Und der REUTLINGER GENERAL-ANZEIGER erinnert: "Wer Führung bestellt, bekommt sie auch, hat Olaf Scholz nicht nur zu Beginn seiner Kanzlerschaft vollmundig erklärt. Die Kabinettsklausur wäre eine ideale Gelegenheit, diese Worte mit Leben zu erfüllen. Es ist höchste Zeit, dass der Kanzler seine Ministerriege an die Kandare nimmt und sie daran erinnert, dass sie einen Eid abgelegt haben, alles zum Wohle des deutschen Volkes zu unternehmen. Nicht für das eigene Ego." Das war der REUTLINGER GENERAL-ANZEIGER.
DIE TAGESZEITUNG lenkt unseren Blick nach Simbabwe, wo Präsident Mnangagwa nach der Wahl an der Macht bleibt - und damit auch die ehemalige Befreiungsbewegung ZANU: "Deren Befreiungskampf liegt inzwischen zwar ein halbes Jahrhundert zurück, aber auch 43 Jahre nach der Unabhängigkeit dominiert er das offizielle politische Selbstverständnis des Landes. Dabei mangelt es nicht an Versuchen, neue Verhältnisse zu schaffen. Die ersten Oppositionsbewegungen gegen die immer offensichtlichere Misswirtschaft der ZANU-PF entstanden schon in den 1990er Jahren. Aber Diktator Robert Mugabe antwortete mit einer populistischen Hetzkampagne und staatlich sanktionierten Landbesetzungen, flankiert von brutaler Unterdrückung aller Kritiker. Nun zeigt sich: Auch Mugabes Sturz aus den eigenen Reihen hat an diesen Verhältnissen nichts geändert. Es gibt zwar eine neue Opposition mit neuen Gesichtern, aber eben auch ein altes Regime. Und das Regime hat die Macht. So einfach ist das. Und so bitter", bedauert die TAZ.
Die SÜDDEUTSCHE ZEITUNG findet das Wahlergebnis zynisch: "Die desolate Wirtschaftslage, die hohe Arbeitslosigkeit, die galoppierende Inflation, die grassierende Armut, der Massenexodus der Jungen und Gebildeten – all das schadet dem Ansehen der Regierung zwar, es stützt sie aber auch. Der Zerfall stärkt die Abhängigkeit ihrer Anhänger und schwächt die finanziellen, moralischen und menschlichen Ressourcen der Opposition. Einschüchterungen vor und während der Wahl tun ihr Übriges. 'Citizens Coalition for Change' heißt die Partei von Oppositionsführer Chamisa. Doch auf den Wandel, den sie verspricht, wird das Land weiter warten müssen." Mit dieser Analyse der SÜDDEUTSCHEN ZEITUNG zur Wahl in Simbabwe endet die Presseschau.
- - -
AUFGABENSTELLUNG »
A. Entnehmen Sie der Presseschau wortgetreu die Passage, die mit "Und der REUTLINGER" beginnt und sich bis einschließlich "der REUTLINGER GENERAL-ANZEIGER." erstreckt.
B. Welchen Namen trägt laut Presseschau die Partei von Oppositionsführer Chamisa?

(Einträge zur räumlichen Positionierung)
- - -
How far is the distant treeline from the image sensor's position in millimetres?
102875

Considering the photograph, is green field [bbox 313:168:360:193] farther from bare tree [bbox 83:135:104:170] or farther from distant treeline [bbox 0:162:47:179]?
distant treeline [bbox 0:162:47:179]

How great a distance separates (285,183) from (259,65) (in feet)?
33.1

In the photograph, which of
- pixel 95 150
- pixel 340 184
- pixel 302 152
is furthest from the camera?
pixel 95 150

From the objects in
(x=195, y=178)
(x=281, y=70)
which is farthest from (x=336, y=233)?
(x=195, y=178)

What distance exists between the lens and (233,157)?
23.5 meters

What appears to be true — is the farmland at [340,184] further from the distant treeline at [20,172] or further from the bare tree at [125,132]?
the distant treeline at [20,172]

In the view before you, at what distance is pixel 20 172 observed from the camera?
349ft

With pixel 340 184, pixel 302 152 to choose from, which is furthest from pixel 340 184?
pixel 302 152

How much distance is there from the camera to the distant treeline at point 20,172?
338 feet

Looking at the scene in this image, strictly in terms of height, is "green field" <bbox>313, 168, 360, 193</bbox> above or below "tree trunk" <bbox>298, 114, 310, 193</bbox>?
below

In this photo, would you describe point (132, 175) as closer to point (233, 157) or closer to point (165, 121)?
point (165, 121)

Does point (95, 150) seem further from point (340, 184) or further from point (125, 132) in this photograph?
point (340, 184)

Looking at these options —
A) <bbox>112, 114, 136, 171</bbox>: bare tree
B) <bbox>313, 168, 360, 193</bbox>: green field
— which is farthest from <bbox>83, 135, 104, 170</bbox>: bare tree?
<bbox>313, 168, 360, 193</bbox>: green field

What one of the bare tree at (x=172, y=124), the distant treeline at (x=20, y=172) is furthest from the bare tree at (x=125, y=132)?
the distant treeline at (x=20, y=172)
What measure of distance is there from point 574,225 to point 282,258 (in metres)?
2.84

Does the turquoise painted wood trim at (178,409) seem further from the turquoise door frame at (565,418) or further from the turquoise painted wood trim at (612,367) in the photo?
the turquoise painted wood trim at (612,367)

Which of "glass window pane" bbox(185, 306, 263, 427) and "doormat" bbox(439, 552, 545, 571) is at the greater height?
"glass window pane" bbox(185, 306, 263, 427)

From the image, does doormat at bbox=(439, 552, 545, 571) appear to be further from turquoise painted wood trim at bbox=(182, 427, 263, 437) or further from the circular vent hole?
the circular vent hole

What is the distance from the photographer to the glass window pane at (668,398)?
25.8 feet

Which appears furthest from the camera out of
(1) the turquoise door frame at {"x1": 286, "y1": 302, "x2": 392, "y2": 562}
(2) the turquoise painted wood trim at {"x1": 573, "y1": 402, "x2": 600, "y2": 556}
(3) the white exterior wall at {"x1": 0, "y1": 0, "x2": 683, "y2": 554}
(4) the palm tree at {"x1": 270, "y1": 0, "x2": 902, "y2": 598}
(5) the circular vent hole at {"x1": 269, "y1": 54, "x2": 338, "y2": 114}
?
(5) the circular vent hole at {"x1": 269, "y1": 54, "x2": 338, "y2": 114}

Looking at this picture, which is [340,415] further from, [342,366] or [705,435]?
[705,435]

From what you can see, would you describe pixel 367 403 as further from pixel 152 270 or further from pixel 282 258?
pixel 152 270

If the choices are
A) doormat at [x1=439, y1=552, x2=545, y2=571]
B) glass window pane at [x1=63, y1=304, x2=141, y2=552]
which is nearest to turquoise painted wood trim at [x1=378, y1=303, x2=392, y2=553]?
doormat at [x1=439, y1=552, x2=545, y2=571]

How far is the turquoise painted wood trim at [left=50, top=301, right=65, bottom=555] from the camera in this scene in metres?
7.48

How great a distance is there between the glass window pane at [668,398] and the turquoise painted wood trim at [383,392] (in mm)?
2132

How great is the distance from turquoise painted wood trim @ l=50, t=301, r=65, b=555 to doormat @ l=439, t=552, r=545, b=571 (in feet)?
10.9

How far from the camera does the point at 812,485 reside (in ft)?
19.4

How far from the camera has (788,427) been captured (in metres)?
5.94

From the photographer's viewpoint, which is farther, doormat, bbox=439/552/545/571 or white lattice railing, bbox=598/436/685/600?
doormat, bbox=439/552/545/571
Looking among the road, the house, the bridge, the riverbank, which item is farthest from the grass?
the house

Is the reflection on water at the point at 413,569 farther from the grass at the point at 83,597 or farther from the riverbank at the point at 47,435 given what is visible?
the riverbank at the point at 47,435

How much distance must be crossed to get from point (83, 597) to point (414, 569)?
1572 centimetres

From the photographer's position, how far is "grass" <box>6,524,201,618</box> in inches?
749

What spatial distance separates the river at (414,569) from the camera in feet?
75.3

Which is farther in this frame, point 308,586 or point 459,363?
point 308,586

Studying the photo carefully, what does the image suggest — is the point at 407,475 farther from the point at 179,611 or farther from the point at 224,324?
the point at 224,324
- - -
LÖSUNGEN »
A.
Und der REUTLINGER GENERAL-ANZEIGER erinnert: "Wer Führung bestellt, bekommt sie auch, hat Olaf Scholz nicht nur zu Beginn seiner Kanzlerschaft vollmundig erklärt. Die Kabinettsklausur wäre eine ideale Gelegenheit, diese Worte mit Leben zu erfüllen. Es ist höchste Zeit, dass der Kanzler seine Ministerriege an die Kandare nimmt und sie daran erinnert, dass sie einen Eid abgelegt haben, alles zum Wohle des deutschen Volkes zu unternehmen. Nicht für das eigene Ego." Das war der REUTLINGER GENERAL-ANZEIGER.

B. Citizens Coalition for Change